Verbazing in OR-land
De vakcentrales denken daarbij aan een jaarlijks scholingsbudget van 10 of 15 duizend euro. Naar eigen inzicht te besteden door de OR. Deze financiering moet een wettelijke verplichting worden. Ook het scholingsrecht zelf dient sterker in de wet te worden verankerd. Deze zomer was er een affaire bij callcentre Sitel, waarbij een werkgever de OR’en verbood om op cursus te gaan. Groot was de verbazing in OR-land toen de kantonrechter de werkgever in het gelijk stelde. Een wettelijk verplicht scholingsrecht en financiering zijn blijkbaar geen overbodige luxe. Tot slot wil de vakbeweging dat ook de personeelsvertegenwoordiging (PVT) scholingsrecht krijgt. De werkgevers werden wat bleek rond de neus, toen ze deze voorstellen aanhoorden.
Veilige financiering
Het blijkt erg lastig te zijn een andere, veilige financiering voor de OR-cursus te vinden. In de huidige systematiek moet elke werkgever met meer dan 50 werknemers de WOR-heffing betalen. In de praktijk betekent dat de grote ondernemingen feitelijk (veel) meer betalen dan ze aan GBIO-bijdragen terugkrijgen. Kleinere bedrijven daarentegen ontvangen een hogere bijdrage dan ze aan de WOR-heffing kwijt zijn.
Kleine bedrijven betalen meer
Bij een andere financiering zal elke werkgever voor zijn eigen OR’en moeten betalen. Dat zal vooral bij de kleinere werkgevers pijn doen. Juist bij deze groep werkgevers is het echter voor een OR vaak lastig om op cursus te mogen gaan. Daarbij is de instellingsgraad van OR’en bij de 100-bedrijven bedroevend laag: niet meer dan de helft heeft een OR ingesteld. Als daar hogere scholingskosten bij komen, is voor iedereen duidelijk dat dat ten koste zal gaan van het instellen van meer OR’en.
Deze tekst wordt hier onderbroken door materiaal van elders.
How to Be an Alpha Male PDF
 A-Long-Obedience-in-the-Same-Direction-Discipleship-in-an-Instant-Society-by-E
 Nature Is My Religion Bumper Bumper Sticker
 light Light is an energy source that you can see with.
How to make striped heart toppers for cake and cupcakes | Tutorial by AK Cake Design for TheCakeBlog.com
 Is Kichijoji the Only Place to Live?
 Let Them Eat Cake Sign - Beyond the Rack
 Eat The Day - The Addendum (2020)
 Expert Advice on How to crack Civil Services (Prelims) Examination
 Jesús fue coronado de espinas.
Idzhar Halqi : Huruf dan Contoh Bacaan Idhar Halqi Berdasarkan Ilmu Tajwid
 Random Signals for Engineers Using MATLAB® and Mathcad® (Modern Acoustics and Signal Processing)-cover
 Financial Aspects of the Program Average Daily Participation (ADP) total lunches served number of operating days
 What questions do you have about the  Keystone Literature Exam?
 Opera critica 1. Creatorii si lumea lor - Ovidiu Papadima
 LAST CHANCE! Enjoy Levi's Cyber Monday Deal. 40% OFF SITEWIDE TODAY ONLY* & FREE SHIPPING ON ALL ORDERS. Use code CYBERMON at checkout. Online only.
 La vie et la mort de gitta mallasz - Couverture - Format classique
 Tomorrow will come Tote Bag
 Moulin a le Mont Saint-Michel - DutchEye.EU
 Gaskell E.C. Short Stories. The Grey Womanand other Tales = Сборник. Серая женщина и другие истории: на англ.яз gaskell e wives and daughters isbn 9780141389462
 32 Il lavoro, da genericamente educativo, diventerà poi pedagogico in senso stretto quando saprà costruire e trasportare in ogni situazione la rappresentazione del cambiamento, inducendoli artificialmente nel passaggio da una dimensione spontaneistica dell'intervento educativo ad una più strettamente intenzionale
Gecertificeerde OR-trainers
Ook voor het borgen van de kwaliteit van de OR-cursus, nu in handen van het GBIO, konden de sociale partners geen goed alternatief bedenken. De vakbeweging wil dat een eventuele, nieuwe certificering niet alleen voor de instellingen geldt, maar voor individuele OR-trainers. En hoe streng moet de nieuwe certificering zijn? Als men de lat hoog legt, zullen alleen enkele top-instituten aan die normen kunnen voldoen. Ligt de meetlat erg laag, dan komen al gauw de cursus-cowboys om de hoek kijken. Men denkt aan een soortgelijke certificering als bij de Arbodiensten. Maar dat brengt een bureaucratische rompslomp met zich mee die die van het GBIO veruit overstijgt.
Een brug te ver
Kortom, ook dit vraagstuk – hoe zwaar wordt de certificering en welk instituut regelt en controleert deze certificering – was voor de sociale partners op 2 september een brug te ver. Begin oktober pakken de partijen de draad weer op.